David Fuller said...

Alas, the iPad doesn't do everything. It makes a terrible hot plate.
Jay Shepherd can call me when his "technology" can reheat the coffee I poured 3 hours ago. Till then, I'm sticking with a legal pad and one of those coffee mug warmers.

Jackie Carpenter said...

I have an iPhone, and iPad, and a MacBookPro. I can honestly say that not one of those tech savvy devices have caused a client to retain me. As a matter of fact, the client probably did not know I even had one unless and until they showed up at the office for a face-to-face meeting. And, stupid me, despite the technology, I still like to write things out on paper before typing them. Weird and counterintuitive, but it is how I am.

shg said...

I come back to find Jay Shepard embarrassed himself again with insipid posts demonstrating why he no longer practices law? It's like I never left.

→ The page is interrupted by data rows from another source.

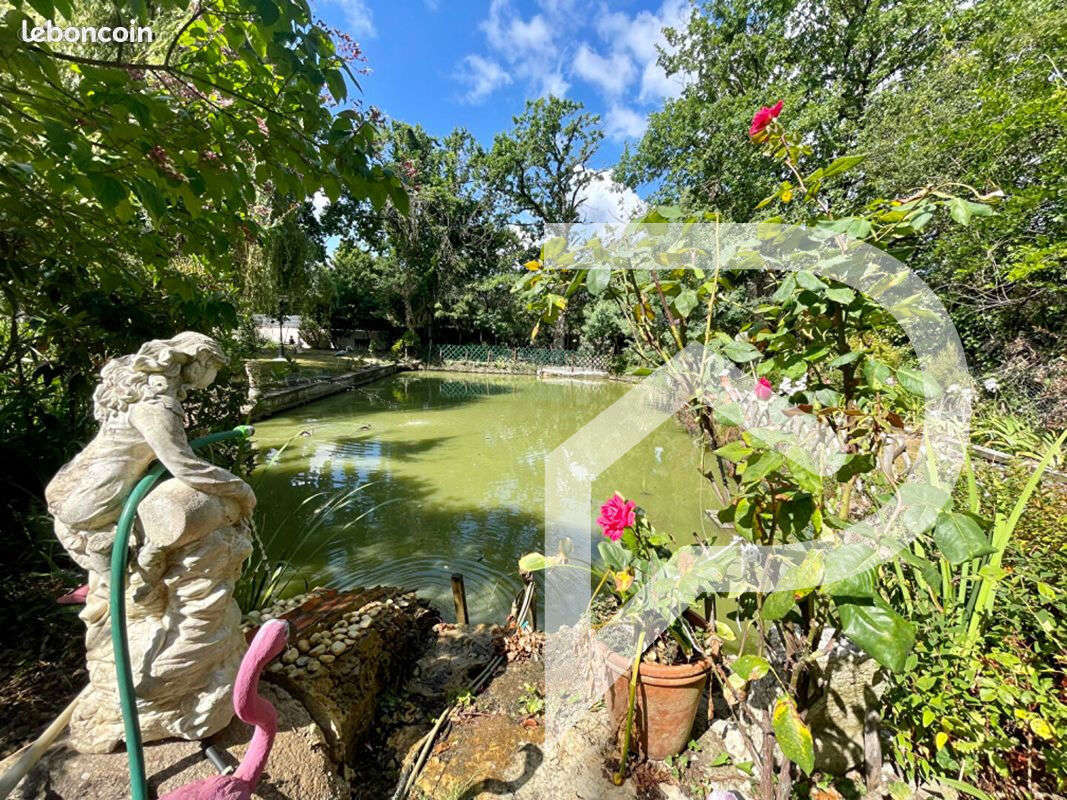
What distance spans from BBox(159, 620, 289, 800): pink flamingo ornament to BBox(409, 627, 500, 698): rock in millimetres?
1330

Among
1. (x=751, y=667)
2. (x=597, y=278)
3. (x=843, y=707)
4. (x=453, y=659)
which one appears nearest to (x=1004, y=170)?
(x=843, y=707)

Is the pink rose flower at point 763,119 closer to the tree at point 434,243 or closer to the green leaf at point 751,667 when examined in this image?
the green leaf at point 751,667

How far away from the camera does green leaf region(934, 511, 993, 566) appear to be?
636mm

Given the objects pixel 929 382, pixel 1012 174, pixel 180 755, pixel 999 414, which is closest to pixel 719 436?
pixel 929 382

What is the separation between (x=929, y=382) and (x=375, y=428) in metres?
8.28

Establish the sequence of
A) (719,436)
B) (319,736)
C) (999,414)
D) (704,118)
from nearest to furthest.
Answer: (719,436) < (319,736) < (999,414) < (704,118)

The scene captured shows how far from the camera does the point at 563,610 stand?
2.91 metres

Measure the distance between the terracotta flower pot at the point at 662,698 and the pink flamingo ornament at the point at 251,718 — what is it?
1223 millimetres

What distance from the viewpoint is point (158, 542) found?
1.18 m

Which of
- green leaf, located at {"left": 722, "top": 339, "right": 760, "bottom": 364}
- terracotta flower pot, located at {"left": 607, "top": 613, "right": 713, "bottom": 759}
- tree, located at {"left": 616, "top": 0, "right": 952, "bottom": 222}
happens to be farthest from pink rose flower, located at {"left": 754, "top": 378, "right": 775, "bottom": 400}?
tree, located at {"left": 616, "top": 0, "right": 952, "bottom": 222}

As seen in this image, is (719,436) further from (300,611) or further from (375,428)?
(375,428)

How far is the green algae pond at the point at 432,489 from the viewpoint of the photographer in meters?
3.55

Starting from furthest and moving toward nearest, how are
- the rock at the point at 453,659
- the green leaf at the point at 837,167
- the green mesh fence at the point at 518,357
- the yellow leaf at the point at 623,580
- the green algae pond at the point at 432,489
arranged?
the green mesh fence at the point at 518,357, the green algae pond at the point at 432,489, the rock at the point at 453,659, the yellow leaf at the point at 623,580, the green leaf at the point at 837,167

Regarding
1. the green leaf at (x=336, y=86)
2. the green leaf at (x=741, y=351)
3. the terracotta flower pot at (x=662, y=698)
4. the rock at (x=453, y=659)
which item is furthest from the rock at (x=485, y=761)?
the green leaf at (x=336, y=86)
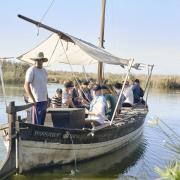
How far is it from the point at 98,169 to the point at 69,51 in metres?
4.95

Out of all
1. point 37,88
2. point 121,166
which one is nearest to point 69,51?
point 121,166

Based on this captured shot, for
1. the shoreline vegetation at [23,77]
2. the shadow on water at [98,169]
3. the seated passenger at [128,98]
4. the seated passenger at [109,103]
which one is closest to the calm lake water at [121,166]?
the shadow on water at [98,169]

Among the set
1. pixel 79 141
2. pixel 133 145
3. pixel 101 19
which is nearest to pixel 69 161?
pixel 79 141

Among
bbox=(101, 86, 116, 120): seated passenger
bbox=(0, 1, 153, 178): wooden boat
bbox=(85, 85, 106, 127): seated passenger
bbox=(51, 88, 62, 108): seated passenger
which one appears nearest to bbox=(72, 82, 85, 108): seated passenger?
bbox=(51, 88, 62, 108): seated passenger

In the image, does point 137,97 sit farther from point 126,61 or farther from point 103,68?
point 126,61

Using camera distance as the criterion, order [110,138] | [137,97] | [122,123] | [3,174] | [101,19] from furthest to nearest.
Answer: [101,19]
[137,97]
[122,123]
[110,138]
[3,174]

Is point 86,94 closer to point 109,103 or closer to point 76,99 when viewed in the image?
point 76,99

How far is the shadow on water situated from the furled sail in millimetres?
2383

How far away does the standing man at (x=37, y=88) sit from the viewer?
9336 millimetres

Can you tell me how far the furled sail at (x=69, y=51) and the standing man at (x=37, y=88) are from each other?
1199 millimetres

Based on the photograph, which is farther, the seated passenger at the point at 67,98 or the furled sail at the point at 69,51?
the seated passenger at the point at 67,98

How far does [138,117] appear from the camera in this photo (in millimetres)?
14539

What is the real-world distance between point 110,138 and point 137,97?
768 cm

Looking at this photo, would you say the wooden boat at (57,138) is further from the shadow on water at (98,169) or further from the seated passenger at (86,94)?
the seated passenger at (86,94)
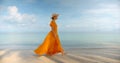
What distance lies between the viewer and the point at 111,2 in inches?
155

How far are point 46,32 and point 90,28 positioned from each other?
0.69 metres

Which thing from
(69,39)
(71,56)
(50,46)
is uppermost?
(69,39)

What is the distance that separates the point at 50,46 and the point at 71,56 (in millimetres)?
357

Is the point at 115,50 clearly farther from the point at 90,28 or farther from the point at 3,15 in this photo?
the point at 3,15

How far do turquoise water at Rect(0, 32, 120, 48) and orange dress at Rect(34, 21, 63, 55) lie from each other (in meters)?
0.06

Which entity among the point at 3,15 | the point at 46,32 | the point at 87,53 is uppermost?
the point at 3,15

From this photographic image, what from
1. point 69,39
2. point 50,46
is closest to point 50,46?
point 50,46

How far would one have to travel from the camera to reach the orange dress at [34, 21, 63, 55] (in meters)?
3.77

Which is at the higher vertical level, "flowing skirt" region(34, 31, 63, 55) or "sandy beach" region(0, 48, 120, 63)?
"flowing skirt" region(34, 31, 63, 55)

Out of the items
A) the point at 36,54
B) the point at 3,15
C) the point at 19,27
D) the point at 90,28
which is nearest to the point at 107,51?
the point at 90,28

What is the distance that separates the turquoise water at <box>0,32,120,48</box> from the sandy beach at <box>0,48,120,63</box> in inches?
3.1

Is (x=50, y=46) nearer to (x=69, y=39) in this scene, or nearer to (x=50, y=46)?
(x=50, y=46)

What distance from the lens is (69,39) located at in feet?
12.7

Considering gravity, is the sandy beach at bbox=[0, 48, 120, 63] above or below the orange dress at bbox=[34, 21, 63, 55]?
below
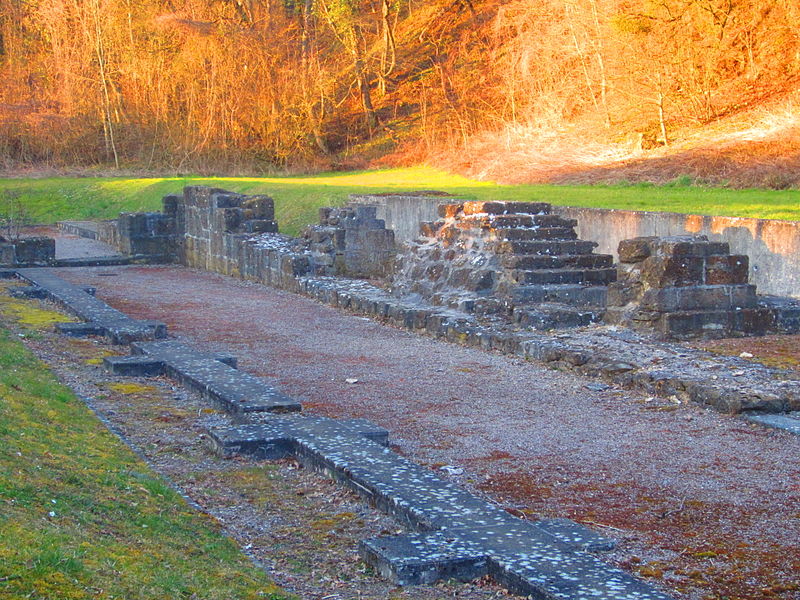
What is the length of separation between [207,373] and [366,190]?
16.0 meters

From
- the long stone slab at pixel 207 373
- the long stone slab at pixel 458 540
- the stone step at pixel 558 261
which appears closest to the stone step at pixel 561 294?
the stone step at pixel 558 261

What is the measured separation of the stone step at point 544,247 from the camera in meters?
12.1

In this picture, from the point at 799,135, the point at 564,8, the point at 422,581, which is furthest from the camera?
the point at 564,8

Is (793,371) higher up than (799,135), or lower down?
lower down

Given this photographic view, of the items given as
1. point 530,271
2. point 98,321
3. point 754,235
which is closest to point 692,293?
point 754,235

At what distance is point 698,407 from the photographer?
7777mm

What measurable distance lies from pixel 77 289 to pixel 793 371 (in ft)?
31.3

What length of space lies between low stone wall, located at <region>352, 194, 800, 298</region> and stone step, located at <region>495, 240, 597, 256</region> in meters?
0.83

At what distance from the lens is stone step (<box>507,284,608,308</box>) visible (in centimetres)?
1159

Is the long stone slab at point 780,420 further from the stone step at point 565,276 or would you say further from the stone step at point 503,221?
the stone step at point 503,221

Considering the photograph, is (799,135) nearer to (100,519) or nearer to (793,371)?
(793,371)

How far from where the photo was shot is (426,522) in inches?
193

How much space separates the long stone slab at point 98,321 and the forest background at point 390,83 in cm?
1179

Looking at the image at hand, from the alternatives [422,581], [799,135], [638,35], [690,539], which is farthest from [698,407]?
[638,35]
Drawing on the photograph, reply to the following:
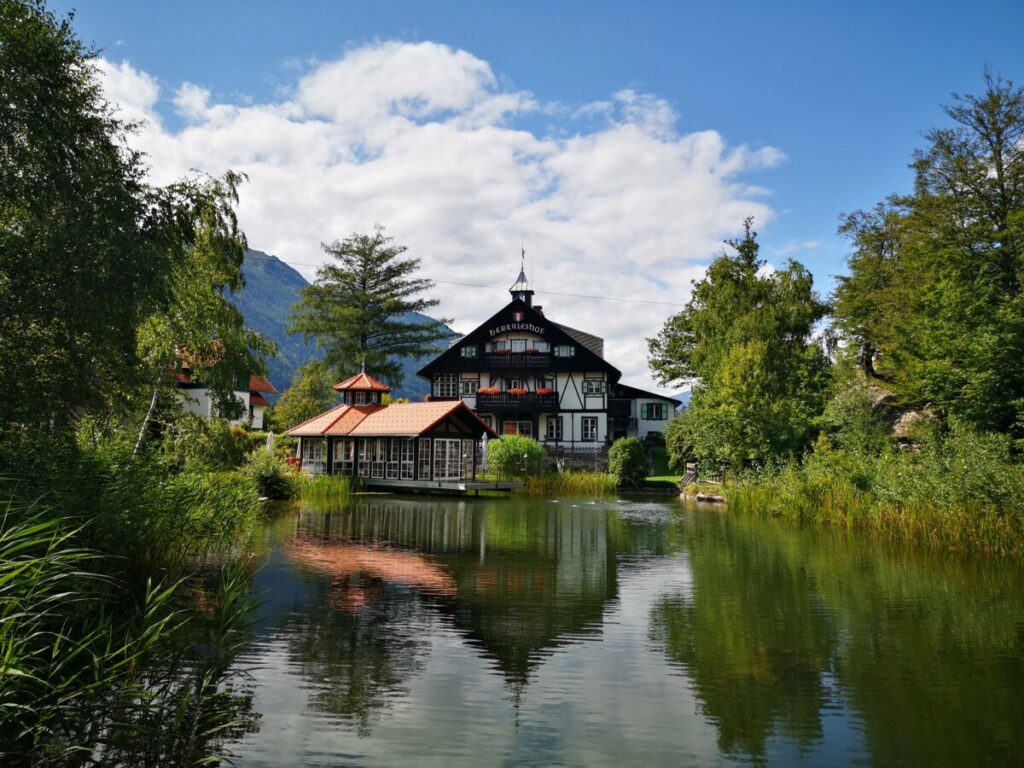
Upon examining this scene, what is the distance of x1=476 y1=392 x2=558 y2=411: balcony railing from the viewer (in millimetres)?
45500

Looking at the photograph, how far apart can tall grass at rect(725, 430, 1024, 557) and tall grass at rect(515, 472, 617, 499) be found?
10.6 metres

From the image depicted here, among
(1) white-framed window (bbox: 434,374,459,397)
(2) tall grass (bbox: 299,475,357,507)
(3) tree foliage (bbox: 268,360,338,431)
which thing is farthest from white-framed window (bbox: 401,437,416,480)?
(3) tree foliage (bbox: 268,360,338,431)

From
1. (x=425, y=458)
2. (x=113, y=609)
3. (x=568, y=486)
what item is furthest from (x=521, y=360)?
(x=113, y=609)

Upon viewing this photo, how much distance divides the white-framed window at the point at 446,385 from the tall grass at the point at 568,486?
14811mm

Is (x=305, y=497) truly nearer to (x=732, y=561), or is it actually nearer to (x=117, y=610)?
(x=732, y=561)

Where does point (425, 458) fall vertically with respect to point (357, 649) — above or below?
above

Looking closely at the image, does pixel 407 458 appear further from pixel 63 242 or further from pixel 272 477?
pixel 63 242

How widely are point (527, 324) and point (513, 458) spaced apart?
13.9 m

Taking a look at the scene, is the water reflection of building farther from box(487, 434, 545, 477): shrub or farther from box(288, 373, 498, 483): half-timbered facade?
box(487, 434, 545, 477): shrub

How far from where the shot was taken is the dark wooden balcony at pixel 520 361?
4644cm

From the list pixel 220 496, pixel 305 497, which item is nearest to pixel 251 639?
pixel 220 496

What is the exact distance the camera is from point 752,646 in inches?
334

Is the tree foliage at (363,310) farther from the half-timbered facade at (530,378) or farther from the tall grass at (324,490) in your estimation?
the tall grass at (324,490)

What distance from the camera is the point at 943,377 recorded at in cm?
2248
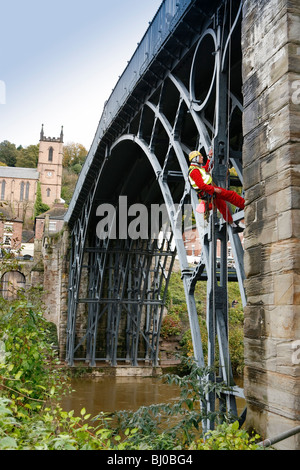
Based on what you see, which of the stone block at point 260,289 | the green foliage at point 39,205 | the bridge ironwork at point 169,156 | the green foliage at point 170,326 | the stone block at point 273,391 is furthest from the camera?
the green foliage at point 39,205

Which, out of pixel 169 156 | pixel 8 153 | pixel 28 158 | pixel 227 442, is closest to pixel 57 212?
pixel 28 158

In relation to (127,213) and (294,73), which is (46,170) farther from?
(294,73)

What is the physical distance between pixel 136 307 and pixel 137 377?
10.6 feet

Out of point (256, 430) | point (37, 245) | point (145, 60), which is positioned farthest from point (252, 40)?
point (37, 245)

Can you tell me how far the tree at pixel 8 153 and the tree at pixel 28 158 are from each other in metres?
1.72

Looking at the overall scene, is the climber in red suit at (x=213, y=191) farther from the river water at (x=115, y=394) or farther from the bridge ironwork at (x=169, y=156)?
the river water at (x=115, y=394)

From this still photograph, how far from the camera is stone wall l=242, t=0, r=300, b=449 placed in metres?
3.29

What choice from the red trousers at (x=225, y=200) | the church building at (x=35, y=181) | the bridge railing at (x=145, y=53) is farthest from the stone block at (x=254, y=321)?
the church building at (x=35, y=181)

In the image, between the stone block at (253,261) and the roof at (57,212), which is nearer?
the stone block at (253,261)

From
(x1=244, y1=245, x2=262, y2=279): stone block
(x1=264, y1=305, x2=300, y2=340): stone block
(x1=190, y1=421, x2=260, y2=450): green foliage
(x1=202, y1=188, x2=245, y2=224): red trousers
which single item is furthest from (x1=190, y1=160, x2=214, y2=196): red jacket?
(x1=190, y1=421, x2=260, y2=450): green foliage

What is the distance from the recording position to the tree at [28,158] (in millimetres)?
86375

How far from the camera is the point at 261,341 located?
3.61m

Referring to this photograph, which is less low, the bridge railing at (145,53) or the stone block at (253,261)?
the bridge railing at (145,53)

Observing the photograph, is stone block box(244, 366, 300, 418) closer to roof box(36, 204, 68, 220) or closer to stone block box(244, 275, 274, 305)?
stone block box(244, 275, 274, 305)
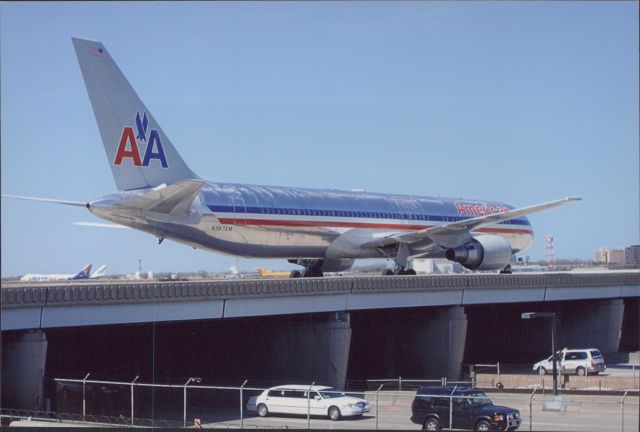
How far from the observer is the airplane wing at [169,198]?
38.3 m

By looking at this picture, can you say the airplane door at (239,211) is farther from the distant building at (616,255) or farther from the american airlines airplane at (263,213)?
the distant building at (616,255)

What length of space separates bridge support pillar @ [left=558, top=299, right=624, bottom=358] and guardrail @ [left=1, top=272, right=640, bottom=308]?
1.55 metres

Fred Flintstone, Attorney at Law said...

The first time I saw a lawyer with a laptop in court, he was making a big production about setting a date on his whiz bang Buzz Lightyear Super Duper computer calendar. Boy, was I impressed, being a primitive who uses a paper day book.
His license was suspended for inattentiveness to various matters. I dislike sports analogies, but remember, the guy with the newest carbon fiber baseball bat still might not be able to hit a lick.